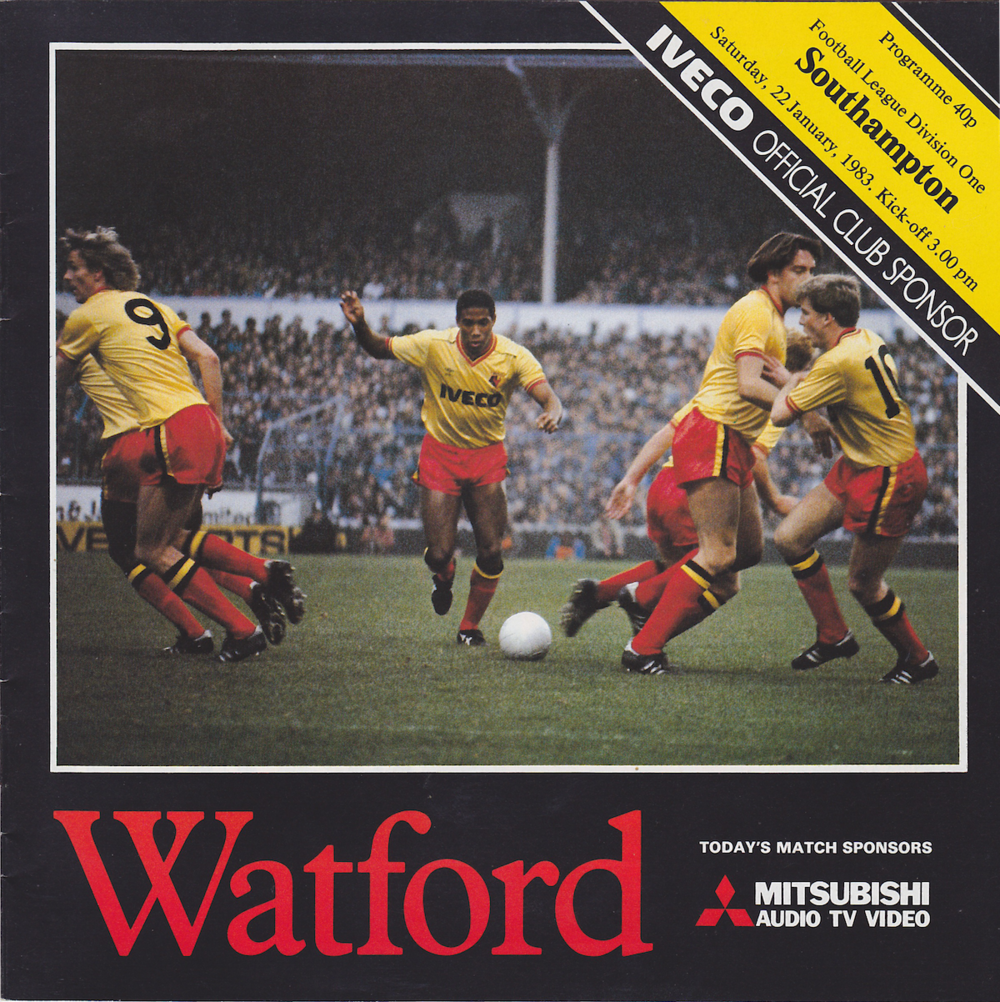 The programme for the Southampton game featured a photo of John Barnes taking the famous 'exploding free-kick' at White Hart Lane.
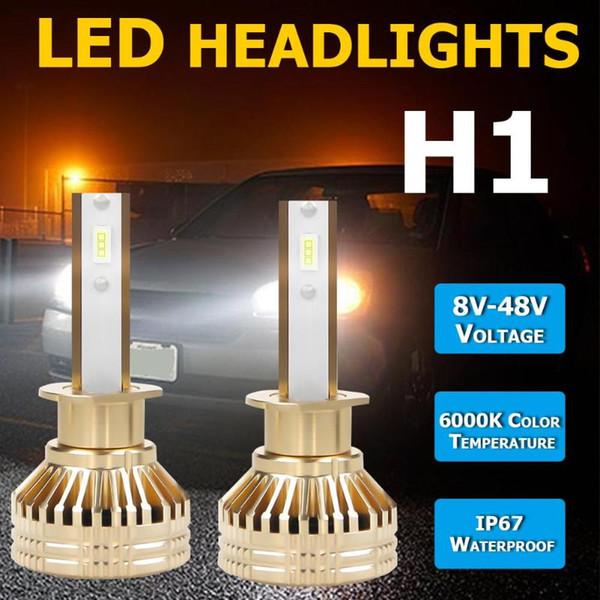 1 par de bombillas LED para coche 9005 9006 H1 H4 H7 H11 6000K faro automático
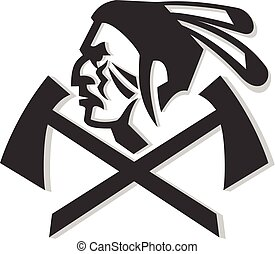native-american-side-hatchet-MASCOT - Mascot icon...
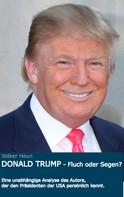 Volker Heun: Donald Trump ★★★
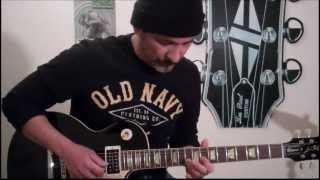 Deep Purple - Highway Star - Keyboard Solo Guitar Tutorial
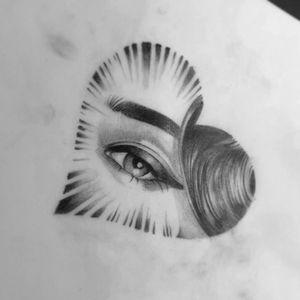 #eyetattoo #eye #eyetattoos #skulltattoo #tattooscript  #melbourne #portraittattoo #eyetat #portraitdrawing #portrait #realismtattoo #realismdrawing #realism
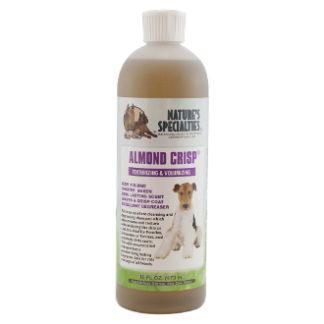 almond crisp 473 ml, hondenshampoo, shampoo voor hond, boss and dog, nature specialities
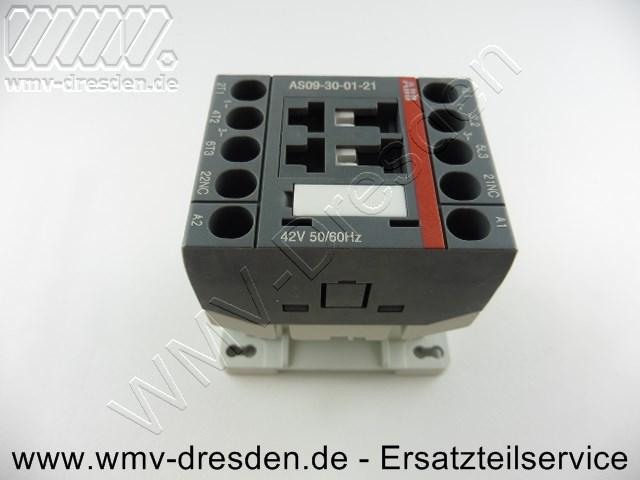 Schütz S 902 A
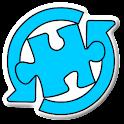 Puzzle Swap logo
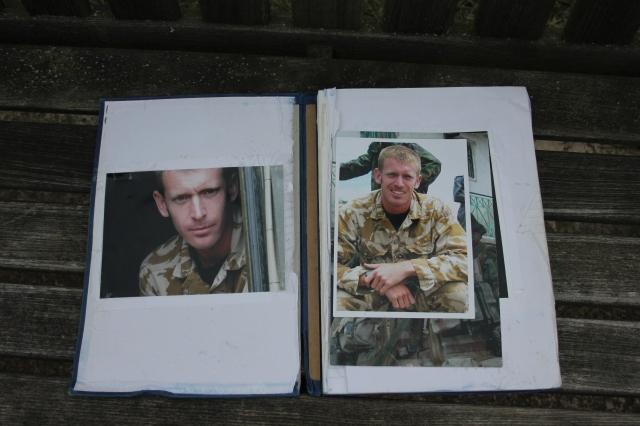 Sean Reeve Memorial Book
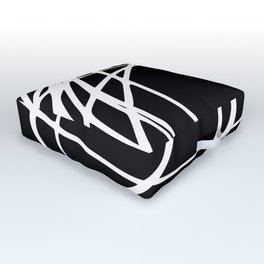Black and White Circles and Swirls Modern Abstract Outdoor Floor Cushion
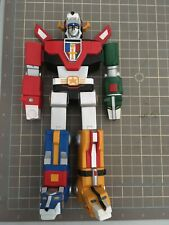 Voltron Robot Vinyl Lion Collection 01 WEP Toynami World Event Production 9""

◆ Exercise objective ◆
All of the entries above should be copied exactly, with the images left out.

◆ Answer area ◆
 The programme for the Southampton game featured a photo of John Barnes taking the famous 'exploding free-kick' at White Hart Lane.
 1 par de bombillas LED para coche 9005 9006 H1 H4 H7 H11 6000K faro automático
native-american-side-hatchet-MASCOT - Mascot icon...
 Volker Heun: Donald Trump ★★★
 Deep Purple - Highway Star - Keyboard Solo Guitar Tutorial
 #eyetattoo #eye #eyetattoos #skulltattoo #tattooscript  #melbourne #portraittattoo #eyetat #portraitdrawing #portrait #realismtattoo #realismdrawing #realism
 almond crisp 473 ml, hondenshampoo, shampoo voor hond, boss and dog, nature specialities
 Schütz S 902 A
 Puzzle Swap logo
 Sean Reeve Memorial Book
Black and White Circles and Swirls Modern Abstract Outdoor Floor Cushion
 Voltron Robot Vinyl Lion Collection 01 WEP Toynami World Event Production 9""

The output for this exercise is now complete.